Why the fuss? Viewed from one angle, he was just one more in a tradition of flamboyant southern politicians in the tradition of Alben

Barkley, Lyndon Johnson, and Sam Rayburn. However, you don’t have to dig too much deeper to understand that even in such august company as that, Huey was unique.

For one thing, he wasn’t just a politician, he was a one-man crusade. Some seek power. Some have ideals. Some are adept at manipulating opinion, others and manipulating the political process. Seldom, if ever, have these qualities been embodied in a single individual. Born in rural northern Louisana in 1893, he became a lawyer without graduating from high school. He became a master salesman before he was twenty-one. He early on perceived that he had a gift for understanding people and their needs. Before long, he parleyed this ability and his photographic memory into a political career. Early on, he developed a plan for a career that started with a governorship, proceeded to the U.S. Senate, thence to the White House. Parallel with political prominence, he saw himself building a better life for the commoner and for bringing down the wealthy–individuals and corporations alike. Particularly Standard Oil

He made it to governor and to the senate. He had achieved national prominence   and was well on his way to making a bid for the presidency–or at least making a lot of trouble for FDR–in 1936 when he was gunned down in the lobby of the Louisiana state capital in 1935 at age 43.

He was hated–reviled–by the have’s and by the institutionally powerful men in Louisiana because he challenged their very right to the money and power they held, challenged, indeed the very system of class and patronage that had defined their society for generations. He wasn’t an advocate for racial reform–desegregation or voting rights–beyond asserting that even the niggers deserved a good job and a decent family life. But everything else was up for grabs. This man who took his nickname from the Amos and Andy Radio show’s lodge president wanted to limit income, share the wealth (even founded a “Share Our Wealth” society that had hundreds of thousands of members nationwide.), theorizing that the wider the distribution of money, the greater the prosperity for all.

He was called a Fascist, a Communist, a dictator. What he actually was is confusing. He was certainly corrupt to a certain extent. And certainly some of his followers were very much so. But no more corrupt, probably, than any other politician in the South of that period. He ran much of his organization on cash, demanded contributions from state employees, wielded power through patronage. Yet, all of these things were staples of the times. The fact is, it seems to me, that he was just much, much better at placing folks who believed in his ideas and were beholden to him in positions all the way from your parish sheriff to your state supreme court justice. And those Longites got him votes and delivered favorable legal rulings. If you have the ballots and judiciary controlled, what more to you need? Oh yeah, occasionally the National Guard, but he had that covered as well.

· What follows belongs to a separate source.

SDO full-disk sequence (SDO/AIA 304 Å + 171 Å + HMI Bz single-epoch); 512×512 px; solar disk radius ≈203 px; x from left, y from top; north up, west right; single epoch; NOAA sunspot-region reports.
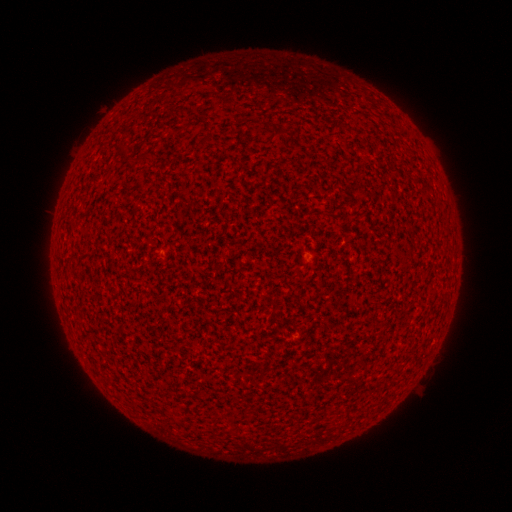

He supported FDR in the beginning, was a key player in getting him the 1932 nomination. But he soon broke with him because his reforms were, to his mind, penny ante trivia that allowed the same bankers and corporate chiefs who had always been in charge to remain on top, and in 1936 he meant to come after him guns blazing. He was a compelling orator on the stump and a mesmerizing figure in any room he entered. However, for all his sincere commitment to lifting the masses from their misery, there was this about him: He always had to be first. Always. He would walk behind no one. Rather than working with people, he worked people over (not physically).

Too bad for him, his family, and for history he had to go so young. You can’t help think that the depression and even WWII might have been different if he’d stayed around. Different for sure, but better? Who can say?